I have been reading many books recently in research for a book I am writing. Reading texts on different aspects of professional sport, and training science always makes me feel small. I understand a little more each time how amateur climbing training is compared to real athletes. One of the biggest areas climbers let themselves down is when it comes to resting.
The term ‘resting’, just like ‘training’ causes all sorts of problems in discussion about it’s optimisation, because it brings up a very limited idea of what it involves. So lets think about it by it’s proper and more descriptive term - restoration. When we think of resting between bouts of climbing/training, it conjures up ideas of forgetting about your sport for a bit and just doing something else. Often the something else contributes to rather than relieves the training stress. 
Restoration is a better word because it describes the true goal, which is restoration of the capacity to train. For most people, rest days involve going to work. Everyone has to. But for a lot of people, going to work involves psychological and/or physical stress of other types. Even though the stressors are of a completely different nature, they add to the total amount of stress the body must recover from. And the result is incomplete recovery from the training. Of course, you can’t always do that much about it. Fine - but most climbers don’t recognise that their ‘normal’ training becomes overtraining during times when life gets busy and stress gets overloaded.
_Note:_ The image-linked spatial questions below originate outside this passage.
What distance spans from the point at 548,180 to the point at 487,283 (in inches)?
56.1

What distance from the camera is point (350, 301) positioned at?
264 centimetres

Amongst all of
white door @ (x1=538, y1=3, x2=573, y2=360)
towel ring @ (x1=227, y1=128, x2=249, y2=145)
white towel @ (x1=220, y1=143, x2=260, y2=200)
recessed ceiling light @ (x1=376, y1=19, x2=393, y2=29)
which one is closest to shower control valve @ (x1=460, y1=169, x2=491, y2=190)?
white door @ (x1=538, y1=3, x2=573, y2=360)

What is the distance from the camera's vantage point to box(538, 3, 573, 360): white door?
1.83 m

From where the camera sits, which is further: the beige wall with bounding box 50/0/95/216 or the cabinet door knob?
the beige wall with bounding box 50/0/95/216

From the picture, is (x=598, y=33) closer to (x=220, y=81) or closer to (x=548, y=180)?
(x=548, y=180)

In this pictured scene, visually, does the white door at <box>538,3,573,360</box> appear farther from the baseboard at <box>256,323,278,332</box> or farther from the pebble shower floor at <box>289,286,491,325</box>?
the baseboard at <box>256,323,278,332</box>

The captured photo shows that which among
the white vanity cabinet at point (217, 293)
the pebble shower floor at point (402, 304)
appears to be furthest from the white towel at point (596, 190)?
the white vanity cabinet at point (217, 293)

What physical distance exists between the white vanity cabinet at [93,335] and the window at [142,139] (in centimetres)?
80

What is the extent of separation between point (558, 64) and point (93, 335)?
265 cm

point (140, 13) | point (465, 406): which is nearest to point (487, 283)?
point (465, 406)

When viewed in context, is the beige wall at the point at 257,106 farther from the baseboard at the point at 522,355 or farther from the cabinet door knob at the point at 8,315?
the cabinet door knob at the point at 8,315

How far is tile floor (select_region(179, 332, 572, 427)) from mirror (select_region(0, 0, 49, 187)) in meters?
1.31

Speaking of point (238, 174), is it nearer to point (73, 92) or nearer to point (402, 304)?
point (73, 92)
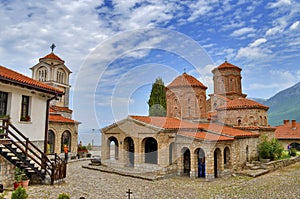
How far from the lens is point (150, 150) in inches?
739

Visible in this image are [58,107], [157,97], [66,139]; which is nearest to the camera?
[66,139]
And restoration is not just about rest. Training is by definition an exceptional use of the body. And in response the restoration must be of exceptional quality if you expect your body to put up with such abuse for years on end. The quality of the rest time can be increased in all sorts of ways. Good sleep and diet are just the basics. 
Light general exercise is a really useful way to accelerate the recovery from summative general stress. Massage, heat, stretching, are three of countless other therapies that add to the speed you can recover from overworking your body. 
Serious climbers with the time to do all this stuff don’t do it either out of laziness or just being constantly too focused on the training to concern themselves with the other half of the picture. Serious weekend warriors with busy lives don’t do it either, often because they think all that stuff is only for the elite who do enough hard training to warrant it. It’s a mistake though - busy recreational climbers at a low-medium level in climbing suffer from overuse injuries just as much as the elite. Why? Because the recovery state of these climbers is poor and there is not enough build up of training load over time.
Another problem is that young climbers have never felt the frustration of long term injuries, and there is no message from the body that the tissue damage has already started. Young climbers - I guarantee those of you still trying to climb hard in 10-15 years time will curse yourself for not thinking about this now.